# Dataset excerpts
[Start of Attachment]

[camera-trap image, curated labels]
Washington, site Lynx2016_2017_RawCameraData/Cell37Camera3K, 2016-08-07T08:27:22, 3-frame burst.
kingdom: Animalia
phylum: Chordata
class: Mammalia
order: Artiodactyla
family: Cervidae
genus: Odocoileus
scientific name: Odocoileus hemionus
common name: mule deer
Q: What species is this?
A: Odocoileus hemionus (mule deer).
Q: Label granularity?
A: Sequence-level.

[End of Attachment]
[Start of Attachment]

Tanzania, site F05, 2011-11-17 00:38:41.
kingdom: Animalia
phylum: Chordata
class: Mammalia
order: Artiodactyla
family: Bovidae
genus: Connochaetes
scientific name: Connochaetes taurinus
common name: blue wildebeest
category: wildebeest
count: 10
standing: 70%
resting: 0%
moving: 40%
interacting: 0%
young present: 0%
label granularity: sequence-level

[End of Attachment]
[Start of Attachment]

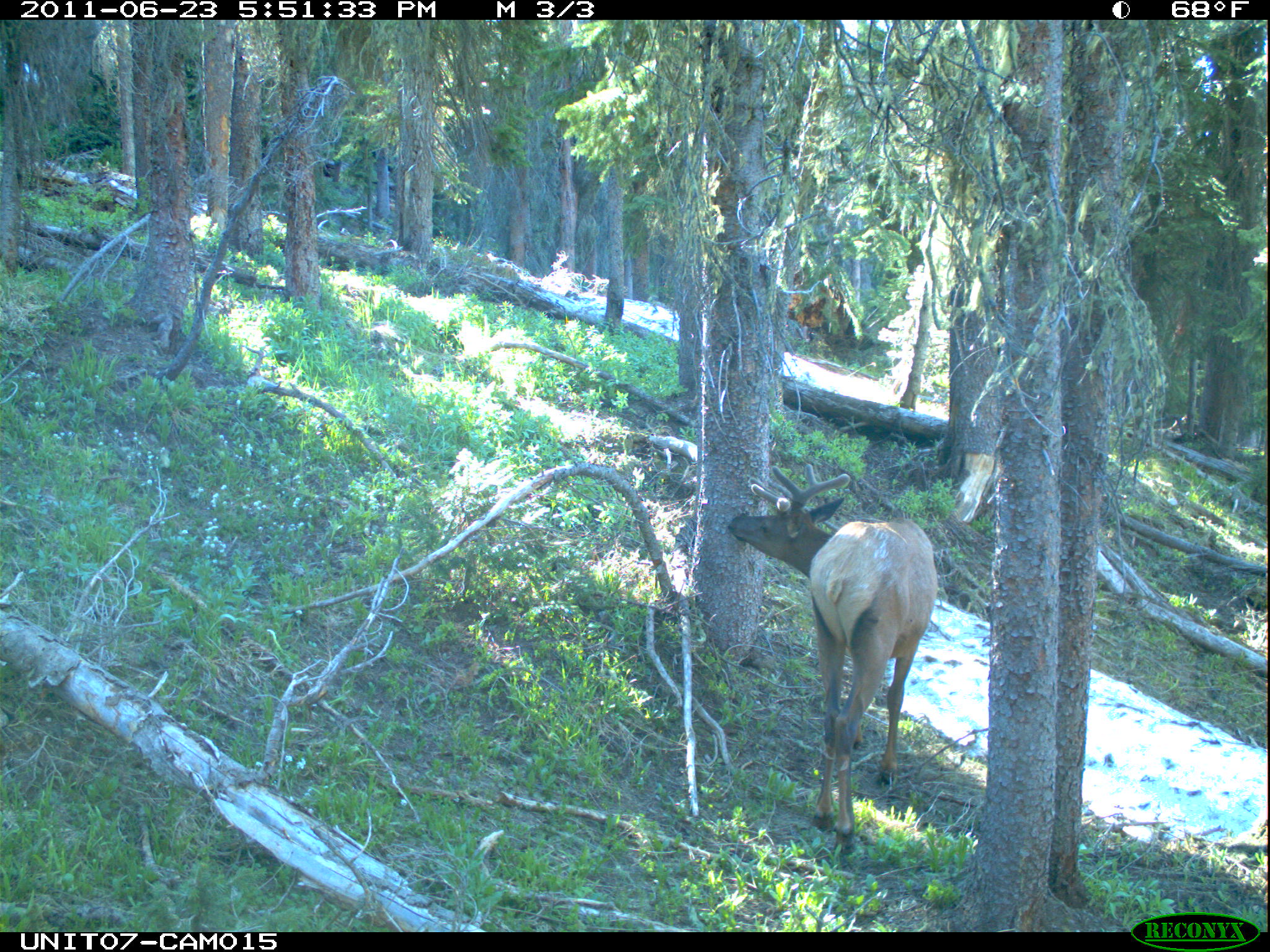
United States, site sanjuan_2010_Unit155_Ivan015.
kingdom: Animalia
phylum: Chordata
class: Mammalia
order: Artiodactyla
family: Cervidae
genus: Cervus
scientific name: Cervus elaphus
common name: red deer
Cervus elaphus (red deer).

[End of Attachment]

# Work to complete
Write down again, exactly as given, only the lines above that fall from the line with "genus: Odocoileus" to the line with "A: Sequence-level.", inclusive.

# Written reply
genus: Odocoileus
scientific name: Odocoileus hemionus
common name: mule deer
Q: What species is this?
A: Odocoileus hemionus (mule deer).
Q: Label granularity?
A: Sequence-level.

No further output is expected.